Python supports list comprehensions: while readable, it only supports mapping and filtering.
# Python
def average_men_age(people):
return sum(p.age for p in people if p.male) // len(people)
C# includes LINQ, which has been made to resemble SQL:
// C#
int AverageMenAge(List<Person> people)
{
return (from p in persons
where p.Male
select p.Age).Sum() / people.Count;
}
Unfortunately, LINQ is not extensible with your own functions. C# also has an alternative syntax, while less readable it has the advantage of being extensible:
// C#
int AverageMenAge(List<Person> people)
{
return people.Where(p => p.Male).Select(p => p.Age).Sum() / people.Count;
}
Java (8+) sports approximately the same syntax as C#, without the extensibility.
int averageMenAge(List<Person> people)
{
return people.stream().filter(p -> p.isMale()).map(p -> p.getAge()).reduce(0, (x, y) -> x + y) / people.size();
}
For those of you who like writing one-liners on Bash,
these “loop-functions” should be very recognizable.
For example, xargs
corresponds to Map
:
$ find -name "*.cs" | xargs cat | grep -e '^\s*//' | wc -l
xargs cat
, the equivalent of Map
, “transforms” each filename into its corresponding file contents.grep -e '^\s*//'
, which selects those lines starting with //
. In other words, this is a Select
operation.wc -l
counts the number of lines that made it through the grep
. Counting is a Reduce
operation.What about the recursion we talked about above?
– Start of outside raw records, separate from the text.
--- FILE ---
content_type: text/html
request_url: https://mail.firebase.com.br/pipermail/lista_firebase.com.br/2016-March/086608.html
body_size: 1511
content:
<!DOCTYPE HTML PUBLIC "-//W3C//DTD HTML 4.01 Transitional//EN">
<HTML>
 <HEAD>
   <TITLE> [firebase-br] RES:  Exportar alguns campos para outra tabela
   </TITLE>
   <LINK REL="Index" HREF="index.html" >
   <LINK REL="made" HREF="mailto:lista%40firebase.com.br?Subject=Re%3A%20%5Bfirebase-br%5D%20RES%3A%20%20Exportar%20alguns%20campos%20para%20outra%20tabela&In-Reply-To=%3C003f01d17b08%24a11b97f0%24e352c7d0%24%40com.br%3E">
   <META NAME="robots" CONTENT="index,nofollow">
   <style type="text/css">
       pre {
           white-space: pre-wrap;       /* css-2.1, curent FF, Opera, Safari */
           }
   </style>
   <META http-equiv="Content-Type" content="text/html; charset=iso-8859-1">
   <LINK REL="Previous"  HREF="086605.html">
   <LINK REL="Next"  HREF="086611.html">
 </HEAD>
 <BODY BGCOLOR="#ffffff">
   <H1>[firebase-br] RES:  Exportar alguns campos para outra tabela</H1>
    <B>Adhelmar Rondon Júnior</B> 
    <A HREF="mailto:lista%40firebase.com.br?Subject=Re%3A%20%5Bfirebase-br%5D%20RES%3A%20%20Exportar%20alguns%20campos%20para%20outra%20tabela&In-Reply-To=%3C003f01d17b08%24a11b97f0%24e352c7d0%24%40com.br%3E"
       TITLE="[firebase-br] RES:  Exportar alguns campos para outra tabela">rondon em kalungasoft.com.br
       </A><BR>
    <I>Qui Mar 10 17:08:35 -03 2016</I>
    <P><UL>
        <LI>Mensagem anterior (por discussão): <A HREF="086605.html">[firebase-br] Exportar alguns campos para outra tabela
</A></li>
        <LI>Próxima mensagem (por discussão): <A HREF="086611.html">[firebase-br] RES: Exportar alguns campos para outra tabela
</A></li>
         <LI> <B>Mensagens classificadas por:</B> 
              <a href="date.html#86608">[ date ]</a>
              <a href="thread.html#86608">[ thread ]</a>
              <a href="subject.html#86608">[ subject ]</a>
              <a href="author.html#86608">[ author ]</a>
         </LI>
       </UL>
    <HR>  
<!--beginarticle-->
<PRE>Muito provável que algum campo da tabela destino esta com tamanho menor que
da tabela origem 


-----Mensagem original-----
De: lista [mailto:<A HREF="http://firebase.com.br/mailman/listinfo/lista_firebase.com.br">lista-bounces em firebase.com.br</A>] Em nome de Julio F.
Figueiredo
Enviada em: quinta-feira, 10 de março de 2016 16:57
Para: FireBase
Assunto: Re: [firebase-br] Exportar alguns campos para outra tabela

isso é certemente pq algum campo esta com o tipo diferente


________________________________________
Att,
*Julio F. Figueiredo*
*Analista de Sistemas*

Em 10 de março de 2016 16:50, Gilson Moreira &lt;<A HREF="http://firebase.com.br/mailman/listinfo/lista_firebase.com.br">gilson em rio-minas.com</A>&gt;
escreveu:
Surely you haven’t forgotten about that.
In order to use Map
, Select
and Reduce
, they of course need to be defined first.
To define them using a functional style, it’s been established we need recursion.
Fortunately for you, in most languages, these functions are part of the library, as well as many similar ones.
No need to implement them yourselves.
However, even if they were not already available, there’s actually no real need to make their implementation functional. What matters is that, from the outside, they appear to be functional, meaning that if the implementation relies on state, this fact must remain hidden.
Consider Haskell which enforces a purely functional style: you cannot cheat and hide some imperative stuff in your implementations, as there are no imperative building blocks whatsoever. Yet, internally, Haskell must compile to machine code, which is imperative at its core. The point is that Haskell builds an abstraction layer above the machine level, one in which everything appears to be functional.